Your task is to write out exactly the lines from the line containing "How does (152,74)" through the end of the records, inclusive at both ends.

:: Entries shown ::

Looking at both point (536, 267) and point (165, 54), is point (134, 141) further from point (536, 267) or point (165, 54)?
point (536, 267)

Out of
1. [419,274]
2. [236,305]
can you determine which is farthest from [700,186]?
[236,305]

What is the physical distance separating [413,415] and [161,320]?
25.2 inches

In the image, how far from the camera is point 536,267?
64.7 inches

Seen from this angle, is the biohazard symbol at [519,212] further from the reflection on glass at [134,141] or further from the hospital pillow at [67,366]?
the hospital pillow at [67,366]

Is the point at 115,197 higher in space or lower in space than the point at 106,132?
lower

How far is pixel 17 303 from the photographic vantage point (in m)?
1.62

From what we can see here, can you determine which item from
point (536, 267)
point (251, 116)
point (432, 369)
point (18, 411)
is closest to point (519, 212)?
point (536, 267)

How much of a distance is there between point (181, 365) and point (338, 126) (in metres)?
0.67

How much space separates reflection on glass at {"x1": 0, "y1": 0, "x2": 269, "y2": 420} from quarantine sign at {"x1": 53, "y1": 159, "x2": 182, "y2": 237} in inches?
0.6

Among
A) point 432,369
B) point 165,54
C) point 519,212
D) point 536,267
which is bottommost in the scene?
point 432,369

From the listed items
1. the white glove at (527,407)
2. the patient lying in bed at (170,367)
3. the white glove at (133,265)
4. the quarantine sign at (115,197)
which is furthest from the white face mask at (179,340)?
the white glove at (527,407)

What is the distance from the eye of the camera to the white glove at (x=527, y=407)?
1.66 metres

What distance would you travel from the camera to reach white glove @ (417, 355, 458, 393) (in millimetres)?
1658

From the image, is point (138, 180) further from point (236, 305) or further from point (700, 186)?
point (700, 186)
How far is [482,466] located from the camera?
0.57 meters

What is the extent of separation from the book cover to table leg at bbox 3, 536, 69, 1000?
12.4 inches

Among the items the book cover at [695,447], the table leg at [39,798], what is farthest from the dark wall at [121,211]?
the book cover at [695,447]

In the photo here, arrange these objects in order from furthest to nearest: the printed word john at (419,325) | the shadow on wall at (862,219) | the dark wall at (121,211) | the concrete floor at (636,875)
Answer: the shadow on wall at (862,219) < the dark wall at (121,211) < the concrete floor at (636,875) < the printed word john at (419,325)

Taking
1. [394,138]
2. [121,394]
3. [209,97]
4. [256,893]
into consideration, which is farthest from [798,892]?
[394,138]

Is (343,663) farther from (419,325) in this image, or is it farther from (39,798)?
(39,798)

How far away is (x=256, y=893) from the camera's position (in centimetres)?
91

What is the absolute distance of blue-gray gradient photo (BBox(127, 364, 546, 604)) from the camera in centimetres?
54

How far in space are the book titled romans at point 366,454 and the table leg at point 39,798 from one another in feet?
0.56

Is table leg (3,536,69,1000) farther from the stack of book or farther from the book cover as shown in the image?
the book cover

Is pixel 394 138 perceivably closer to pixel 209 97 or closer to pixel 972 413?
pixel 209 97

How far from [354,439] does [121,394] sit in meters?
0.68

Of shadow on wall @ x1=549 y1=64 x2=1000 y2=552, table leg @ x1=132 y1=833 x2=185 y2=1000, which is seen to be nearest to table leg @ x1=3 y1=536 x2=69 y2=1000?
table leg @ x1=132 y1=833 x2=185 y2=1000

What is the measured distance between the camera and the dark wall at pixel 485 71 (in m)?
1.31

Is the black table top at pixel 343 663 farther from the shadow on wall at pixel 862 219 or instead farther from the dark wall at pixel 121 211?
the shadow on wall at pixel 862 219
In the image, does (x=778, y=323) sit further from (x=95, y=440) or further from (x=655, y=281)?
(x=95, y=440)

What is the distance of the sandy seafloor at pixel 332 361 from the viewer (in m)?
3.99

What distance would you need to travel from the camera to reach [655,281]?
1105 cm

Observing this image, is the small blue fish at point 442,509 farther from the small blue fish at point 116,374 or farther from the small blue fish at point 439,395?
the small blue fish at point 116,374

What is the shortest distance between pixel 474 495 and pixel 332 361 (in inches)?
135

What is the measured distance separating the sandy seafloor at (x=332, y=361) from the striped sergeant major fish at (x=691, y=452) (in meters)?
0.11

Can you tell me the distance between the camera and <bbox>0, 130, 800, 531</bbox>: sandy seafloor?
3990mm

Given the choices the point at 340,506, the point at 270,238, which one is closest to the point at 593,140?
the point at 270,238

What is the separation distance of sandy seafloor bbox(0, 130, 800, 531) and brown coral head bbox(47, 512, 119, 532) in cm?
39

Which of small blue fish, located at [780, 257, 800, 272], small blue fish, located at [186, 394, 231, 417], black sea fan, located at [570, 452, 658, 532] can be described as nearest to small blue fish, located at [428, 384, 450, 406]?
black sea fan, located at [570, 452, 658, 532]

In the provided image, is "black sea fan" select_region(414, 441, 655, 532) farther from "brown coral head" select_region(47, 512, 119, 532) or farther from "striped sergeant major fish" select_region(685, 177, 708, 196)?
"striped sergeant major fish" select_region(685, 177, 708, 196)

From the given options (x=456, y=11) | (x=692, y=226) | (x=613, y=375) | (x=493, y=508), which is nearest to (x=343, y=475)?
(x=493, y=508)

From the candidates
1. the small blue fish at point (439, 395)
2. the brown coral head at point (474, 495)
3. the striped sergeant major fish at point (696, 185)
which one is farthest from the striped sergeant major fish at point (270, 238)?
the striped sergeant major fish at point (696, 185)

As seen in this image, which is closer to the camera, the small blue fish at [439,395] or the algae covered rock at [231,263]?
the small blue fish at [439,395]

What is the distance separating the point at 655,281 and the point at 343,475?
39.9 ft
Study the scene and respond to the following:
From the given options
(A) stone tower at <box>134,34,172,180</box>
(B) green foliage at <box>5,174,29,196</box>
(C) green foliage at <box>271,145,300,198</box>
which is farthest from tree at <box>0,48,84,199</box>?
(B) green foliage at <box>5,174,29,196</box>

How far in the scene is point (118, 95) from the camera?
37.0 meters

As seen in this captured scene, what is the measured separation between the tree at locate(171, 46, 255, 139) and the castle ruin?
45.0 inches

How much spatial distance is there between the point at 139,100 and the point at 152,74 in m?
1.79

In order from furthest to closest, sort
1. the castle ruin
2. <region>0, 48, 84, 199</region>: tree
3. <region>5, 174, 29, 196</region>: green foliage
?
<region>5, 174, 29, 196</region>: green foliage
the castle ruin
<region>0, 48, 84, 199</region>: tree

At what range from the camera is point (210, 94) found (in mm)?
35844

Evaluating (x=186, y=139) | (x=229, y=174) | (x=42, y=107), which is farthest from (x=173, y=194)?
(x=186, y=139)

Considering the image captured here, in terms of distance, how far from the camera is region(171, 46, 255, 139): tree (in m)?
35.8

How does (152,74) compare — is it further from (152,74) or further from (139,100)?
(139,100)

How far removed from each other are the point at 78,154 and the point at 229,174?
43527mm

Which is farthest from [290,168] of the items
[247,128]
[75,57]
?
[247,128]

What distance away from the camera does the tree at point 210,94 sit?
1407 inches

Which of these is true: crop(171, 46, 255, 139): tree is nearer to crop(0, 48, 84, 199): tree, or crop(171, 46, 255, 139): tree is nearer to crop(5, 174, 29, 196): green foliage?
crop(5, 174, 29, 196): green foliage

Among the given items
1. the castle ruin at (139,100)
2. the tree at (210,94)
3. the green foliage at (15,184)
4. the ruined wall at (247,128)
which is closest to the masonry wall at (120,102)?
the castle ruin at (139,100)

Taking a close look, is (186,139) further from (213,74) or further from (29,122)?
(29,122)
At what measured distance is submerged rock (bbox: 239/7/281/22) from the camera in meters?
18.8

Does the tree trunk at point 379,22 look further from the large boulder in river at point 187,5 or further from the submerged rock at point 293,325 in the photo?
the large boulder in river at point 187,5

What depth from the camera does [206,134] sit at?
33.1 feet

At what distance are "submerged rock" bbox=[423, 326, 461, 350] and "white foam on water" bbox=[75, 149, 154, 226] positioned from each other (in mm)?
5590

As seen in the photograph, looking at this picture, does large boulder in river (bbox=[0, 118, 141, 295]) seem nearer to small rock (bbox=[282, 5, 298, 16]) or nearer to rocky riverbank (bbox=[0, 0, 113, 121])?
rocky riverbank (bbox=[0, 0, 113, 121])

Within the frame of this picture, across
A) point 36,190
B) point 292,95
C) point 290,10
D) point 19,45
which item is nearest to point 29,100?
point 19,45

:::

--- Response below ---
How does (152,74) compare — is it further from (152,74) or further from (139,100)?
(139,100)

How far removed from each other are the point at 78,154 and the point at 229,174?
43527mm

Which is farthest from [290,168] of the items
[247,128]
[75,57]
?
[247,128]

What distance away from the camera does the tree at point 210,94 sit?
1407 inches

Which of these is true: crop(171, 46, 255, 139): tree is nearer to crop(0, 48, 84, 199): tree, or crop(171, 46, 255, 139): tree is nearer to crop(5, 174, 29, 196): green foliage?
crop(5, 174, 29, 196): green foliage

Among the given items
1. the castle ruin at (139,100)
2. the tree at (210,94)
3. the green foliage at (15,184)
4. the ruined wall at (247,128)
which is closest to the masonry wall at (120,102)?
the castle ruin at (139,100)

Taking a close look, is (186,139) further from (213,74) or further from (29,122)?
(29,122)
At what measured distance is submerged rock (bbox: 239/7/281/22) from the camera in meters?
18.8

Does the tree trunk at point 379,22 look further from the large boulder in river at point 187,5 or further from the submerged rock at point 293,325 in the photo?
the large boulder in river at point 187,5

What depth from the camera does [206,134] sit at?
33.1 feet

At what distance are "submerged rock" bbox=[423, 326, 461, 350] and "white foam on water" bbox=[75, 149, 154, 226] positioned from each other (in mm)?
5590

As seen in the photograph, looking at this picture, does large boulder in river (bbox=[0, 118, 141, 295]) seem nearer to small rock (bbox=[282, 5, 298, 16]) or nearer to rocky riverbank (bbox=[0, 0, 113, 121])?
rocky riverbank (bbox=[0, 0, 113, 121])

Within the frame of this picture, across
A) point 36,190
B) point 292,95
C) point 290,10
D) point 19,45
which item is nearest to point 29,100?
point 19,45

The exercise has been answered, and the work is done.